Early classification systems included slime molds and oomycetes as fungi, but both of those groups have since be moved to other kingdoms.  Both slime molds and oomycetes have cell walls made of cellulose.  Additionally, motile slime mold spores have multiple whiplash flagella in various arrangements and motile oomycete spores have one whiplash flagellum and one tinsel flagellum.  Finally, slime molds spend most of their lives as amoebae rather than hyphae or yeast.  These differences clearly demonstrate that slime molds and oomycetes do not belong in the Fungi or even in the Opisthokonta.  Further research has revealed that both groups lack many of the basic features or cellular characteristics of fungi.^14,15  The oomycetes are an interesting example of convergent evolution, since they evolved hyphae and tip growth (and the cellular structures associated with tip growth) independently of the fungi.  So similar in appearance are oomycetes to fungi that oomycetes have actually been used as model organisms to study hyphal growth in fungi!¹⁶

The Origins of Mycology

Modern mycology begins after Carl Linnaeus (1707-1778, abbreviated to L. after scientific names) devised a system to scientifically name organisms.  Linnaeus did not know fungi well, so although he named many mushrooms his classifications of fungi were not very useful.¹⁷  Systematic fungal taxonomy really began with Christian Hendrik Persoon (1761-1836, abbreviated Pers.), who developed a method of categorizing fungi based on spore-producing structures.  Interestingly, Persoon seems to have never held a job, nor did he inherit substantial family money.  Yet somehow, he still managed to eat, study fungi, and publish his work.¹⁸  The first professional mycologist was Elias Magnus Fries (1794-1878, abbreviated Fr.), who devoted his time to classifying fungi and is known as “the Linnaeus of Mycology.”¹⁹

It is important for American mycologists to relate the histories of mycology and America.  Scientists (in Europe) did not begin naming fungi in earnest until well after the American Revolution (1776).  Fries did not become a full faculty member until 1834.¹⁹  Around the same time, the American government systematically removed Native Americans from their ancestral lands in the eastern United States, a process that intensified after the Indian Removal Act of 1830.  This act resulted in the deaths of thousands of Native Americans, the most well-known example being the Trail of Tears.²⁰  American mycology began in this context, where Native Americans had been excluded from America.

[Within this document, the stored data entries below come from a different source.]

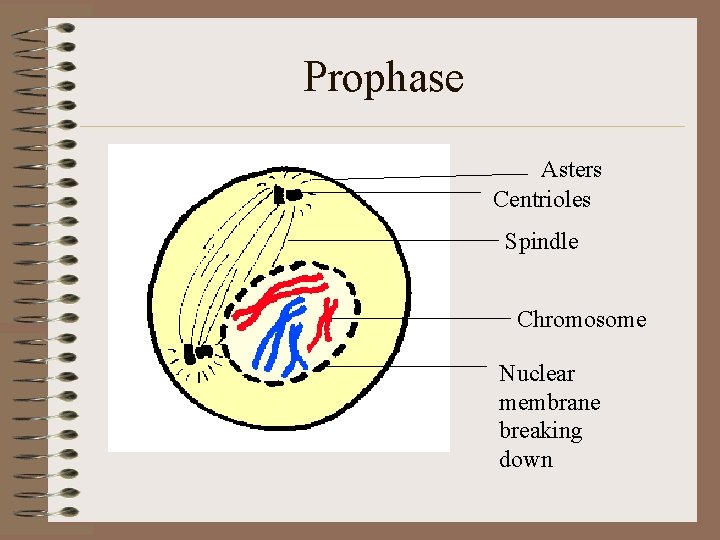 Prophase

Asters

Centrioles

Spindle

Chromosome

Nuclear membrane breaking down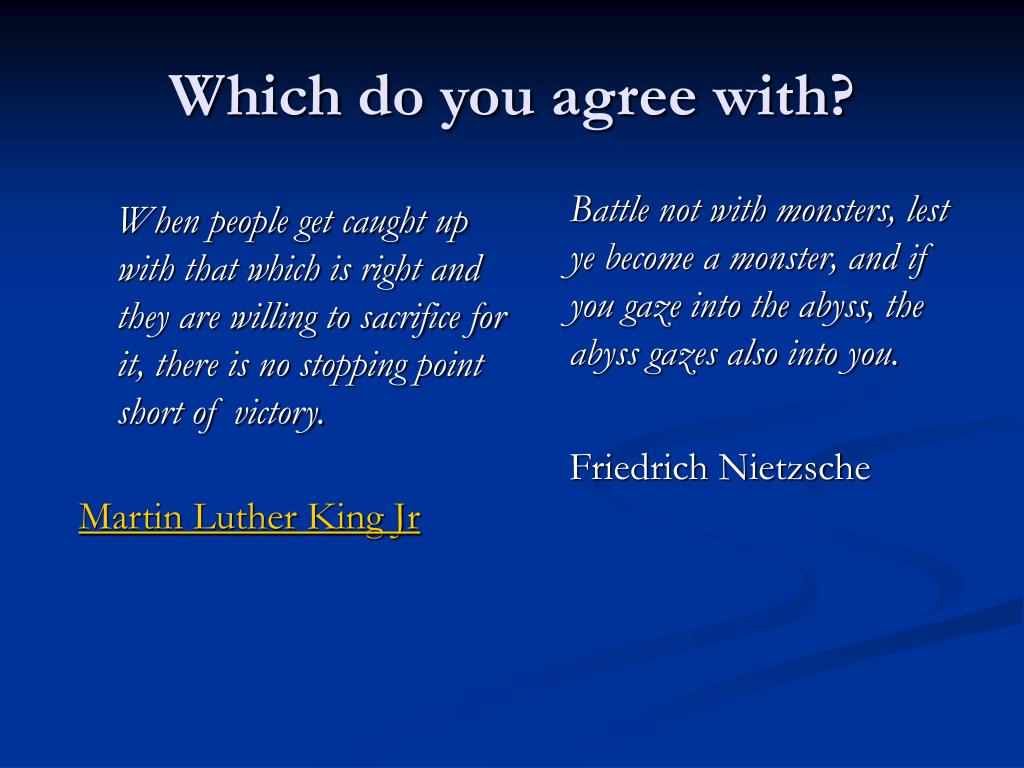 Which do you agree with?

When people get caught up with that which is right and they are willing to sacrifice for it, there is no stopping point short of victory.

Martin Luther King Jr

Battle not with monsters, lest ye become a monster, and if you gaze into the abyss, the abyss gazes also into you.

Friedrich Nietzsche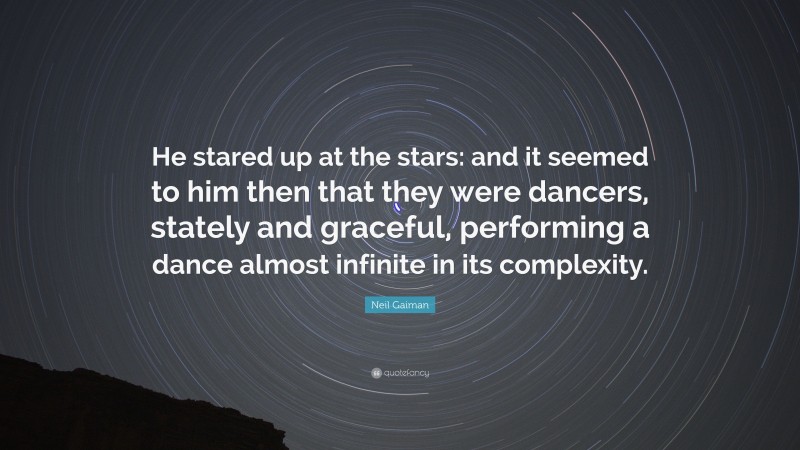 He stared up at the stars: and it seemed to him then that they were dancers, stately and graceful, performing a dance almost infinite in its complexity.

Neil Gaiman

quotefancy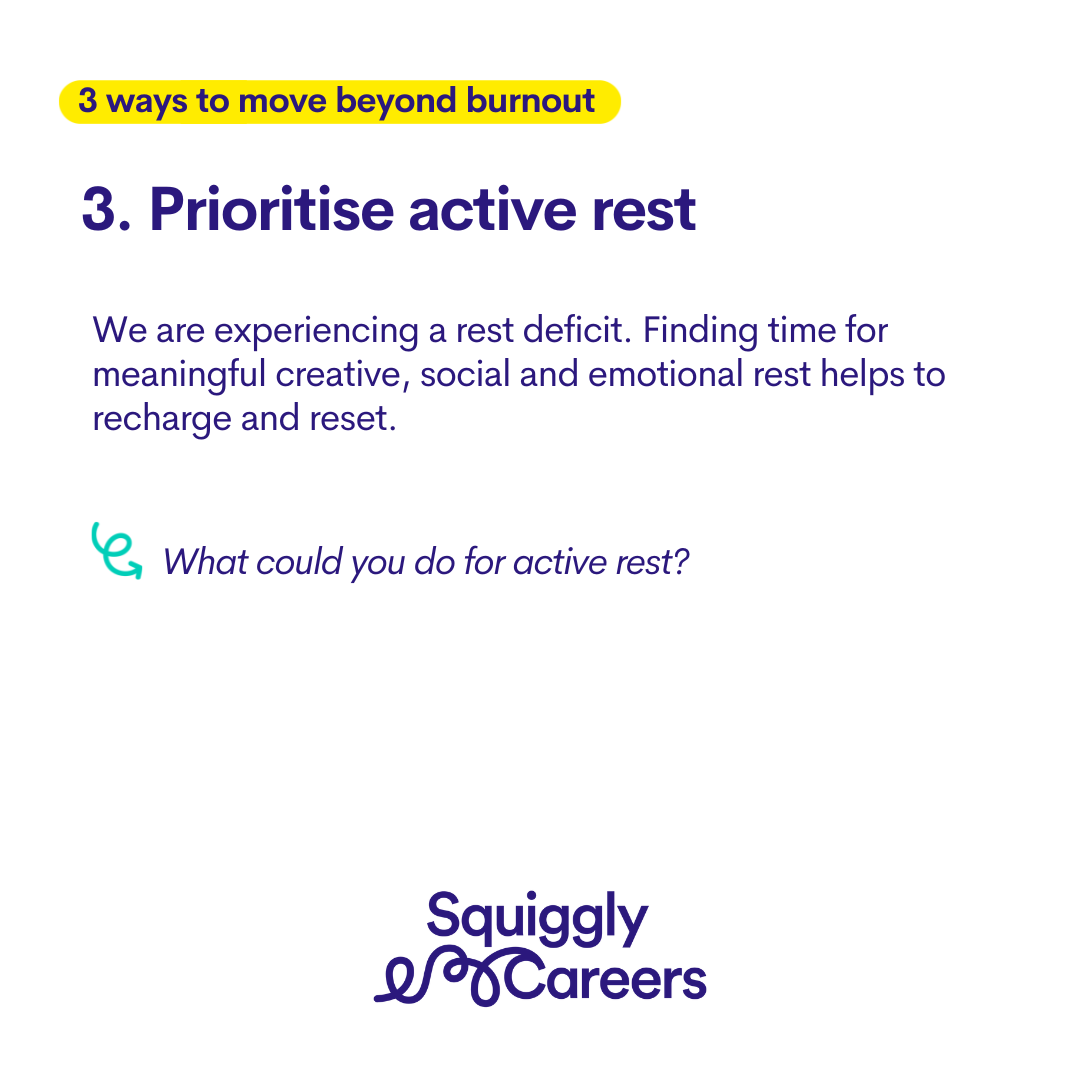 3 ways to move beyond burnout

3. Prioritise active rest

We are experiencing a rest deficit. Finding time for meaningful creative, social and emotional rest helps to recharge and reset.

What could you do for active rest?

Squiggly
Careers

One of the earliest American mycologists was Charles Horton Peck (1833-1917), who named about 3,000 American mushrooms between 1867 and 1913.²¹ Around the same time, Charles McIlvaine (1840-1909) began testing the edibility of hundreds of American mushrooms by eating them and became known as “Ole Ironguts.”²² These two men demonstrate that American mycology started from scratch – Native American knowledge of mushroom species and edibility has been absent from American mycology since the beginning. Our knowledge about mushroom edibility essentially begins in 1881, when McIlvaine first tried eating unknown mushrooms.²² Compare this to Europe and Asia, where traditions of eating mushrooms or using them medicinally extend back thousands of years (I know very little about mushroom traditions in Africa, Australia, and South America, so I cannot make comparisons with those regions). This in part explains why debates about edibility and proper names for species are still so common in American mycology: the science and traditions have existed for only about 140 years.